The U.S. Supreme Court Will Determine the Fate of DACA With A Decision By June 2020

Yesterday, the U.S. Supreme Court heard arguments about whether or not the DACA program should remain in place. California, with the largest number of DACA recipients, was a leading player in the legal battle in support of the DACA program. After yesterday’s arguments, it is likely that the Court will lean toward ending the program based on the conservative majority of the court. You can read more about it in this New York Times article here.

Many DACA recipients are wondering what will happen next. A decision on this case will likely be released in June 2020. Until then, DACA recipients can apply for renewals. However, those who have never applied for DACA, still cannot apply, and advance parole documents (aka travel permits) are still not being issued to DACA recipients.
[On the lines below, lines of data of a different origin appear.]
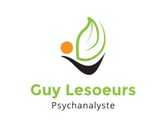 Guy Lesoeurs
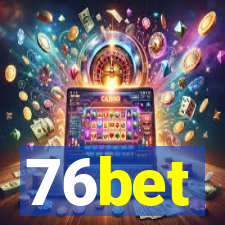 76bet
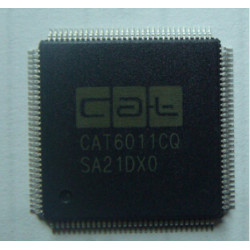 CAT6011CQ 5pcs/lot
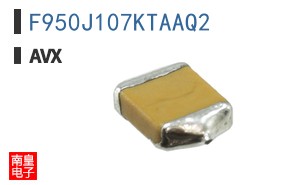F950J107KTAAQ2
A major concern I have heard from DACA recipients is whether or not they could be deported. According to the New York Times article linked above, Chief Justice Roberts states that the Obama and Trump administration has said they would not deport people eligible for the program. However, ending the program would end their ability to work legally and obtain driver licenses in some states (where I live in Utah, the state offers what is called a Driver Privilege card that allows a person to drive legally in the state). A mass deportation is highly unlikely due to limited resources and the ever-growing backlog in the immigration courts. I do tell people if they are here without legal status, there is always a risk of deportation, and if there is a way to obtain legal status through a family member or other potential immigration avenues, they should apply for it assuming they qualify for the immigration benefit.

If DACA is terminated, it could push Congress to enact a law that would be a permanent solution. For now, DACA will stay as it is until the final decision comes out next year.